Almost. The box wouldn't do DHCP, because it wouldn't know what IP addresses to hand out. DHCP service could be provided by the ISP, but since we're talking about IPv6, it's more likely that DHCP would simply disappear, and the machines would use autoconfiguration.
Another GOSIP? (Score:5, Interesting)
GOSIP (Government OSI Profile, and the acronym was used separately by the US and UK) was a requirement to implement the OSI protocol stack by some date in the 1980s. It was a procurement requirement: Every system bought by the feds as of a certain date had to have OSI. Unless it got a waiver.
Some people took this to mean that the government would transition from TCP/IP to OSI by then. And this would lead the world to OSI. And so they invested heavily in OSI. (Remember DEC?) Come to think of it, the way the lead story is written here, you get the same impression, that by 2008 the feds really will be using IPv6.
But that's not what GOSIP meant. It meant that the equipment had to have OSI available, not that the government would actually use it. Having OSI was a checklist item. And eventually it got discarded, because nobody would actually use it; TCP/IP did the job well enough, and some of the early OSI implementations were, to be polite, a pile of crap. But a pile of crap still meets the checklist for an option that won't be used!

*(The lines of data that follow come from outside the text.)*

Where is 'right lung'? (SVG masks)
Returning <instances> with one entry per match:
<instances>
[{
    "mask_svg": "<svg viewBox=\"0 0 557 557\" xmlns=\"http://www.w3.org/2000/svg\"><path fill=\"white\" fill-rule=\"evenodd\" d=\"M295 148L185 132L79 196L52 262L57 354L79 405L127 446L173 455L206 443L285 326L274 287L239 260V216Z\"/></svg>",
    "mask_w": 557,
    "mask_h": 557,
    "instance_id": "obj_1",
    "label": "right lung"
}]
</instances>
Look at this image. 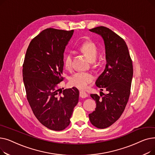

IPv6 is somewhat dumber, protocol-wise, than OSI. It has been around for well over a decade, solving non-problems with non-solutions, ignoring problems of the public Internet that developed since then, while promising higher overhead, obsolesence of equipment, difficult management and transtion, and more money for Cisco. So unless you're Cisco, there's no reason to go there. And nobody is going there.
Microsoft will meet the checkoff, as will other vendors, but I predict that in 2009, IPv6 will still see little use, even by the feds. Perhaps if we're lucky somebody will be talking about really fixing the problems in the current protocol stack, rather than going with a hack that was created for internal political reasons at IETF before the Internet was even open to the public.